Page text section start

Statistically significant keywords can be computed from a given text by comparing each word’s frequency with the frequency of other words and the size of the given text. The resulting words are often a good way to denote a text’s “aboutness”. The Distant Reader did such computing, saved the results in your carrel, and this command reports on those values. For example, to list all the statistically significant keywords, try:
rdr wrd homer
More often than not, you will want to count & tabulate the results. Thus, you ought to use the
-c flag, like this:
rdr wrd -c homer
The result may be quite long, and consequently you will want to pipe the result through your pager:
rdr wrd -c homer | more
Scan the list for words of personal interest, and use those words as input to the
pos to output, enumerate, and filter parts-of-speech values from your study carrel.
Up until now, all of the previous subcommands had very little meaning associated with them. That is because all of the content of the previous subcommands had no context. The content was merely strings of characters, and such analysis could have just as easily been done in any language, including Klingon. Conversely, the
grammars subcommands take advantage of language (spaCy) models to guess the parts-of-speech values, named entity values, and grammars. These values represent context. Given these educated guesses – the context, it becomes easier to answer newspaper reporter-like questions such as: who, what, when, where, how, and how many. Through the use of text mining, it is very difficult to answer questions regarding why.

Page text section end

» Assigned task 1:
List every command line that the Distant Reader text shows for running, including each one's flags and piping.
» Assigned task 2:
Carry the Distant Reader text forward, starting after its final sentence.
The records that come next are not needed for anything here.

Material supplied section start

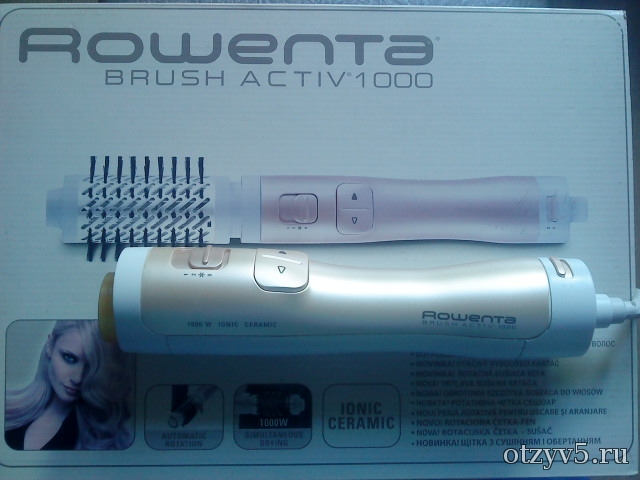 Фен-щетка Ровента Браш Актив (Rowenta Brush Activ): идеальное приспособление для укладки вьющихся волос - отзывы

Material supplied section end
Material supplied section start

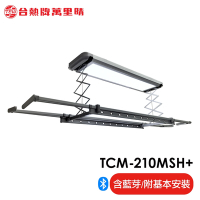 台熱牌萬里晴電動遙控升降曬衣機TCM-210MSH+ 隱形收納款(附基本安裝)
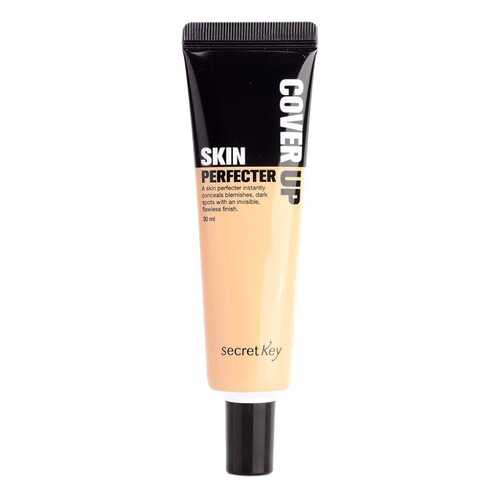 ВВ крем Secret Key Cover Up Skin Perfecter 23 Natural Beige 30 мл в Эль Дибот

Material supplied section end

» Output 1:
rdr wrd homer
rdr wrd -c homer
rdr wrd -c homer | more

» Output 2:
The default output of
pos will be as stream of parts-of-speech tags, and this is an excellent way to begin stylometric analysis:
rdr pos homer
A power user’s modification of the previous command outputs something akin to a narrative text but in tags:
rdr pos homer | tr '\n' ' ' | more
For most people, the following command is more meaningful, since it counts and tabulates each parts-of-speech value and pipes the result through a pager:
rdr pos -c homer | more
What are those values? Well, for the most part all you need to know is that different types of nouns begin with N, verbs begin with V, and adjectives begin with J. Given such information, the student, researcher, or scholar can count and tabulate the noun types, verb types, and adjective types:
rdr pos -s parts -l N -c homer | more rdr pos -s parts -l V -c homer | more rdr pos -s parts -l J -c homer | more
So, what is a count and tabulation of all the nouns? To answer the question, use this:
rdr pos -s words -l N -c homer | more
You might want to normalize (lowercase) the values to get a more accurate count:
rdr pos -s words -l N -c -n homer | more
A count and tabulation of verbs addresses the question, “What do the things in the text do?” In this case it is often useful to count and tabulate the verbs’ lemma (root) values:
rdr pos -s lemmas -l V -c -n homer | more
The vast majority of time, the lemmas “be” and “have” are number 1 and number 2 on such a list. Novels often include the word “say”. Scientific journal articles often include words like “examine” and “measure”.
Use the output of
pos to identify words of interest. Use the words as input to
concordance to see how the words are used in context.
ent to output, enumerate, and filter named entity values from your study carrel.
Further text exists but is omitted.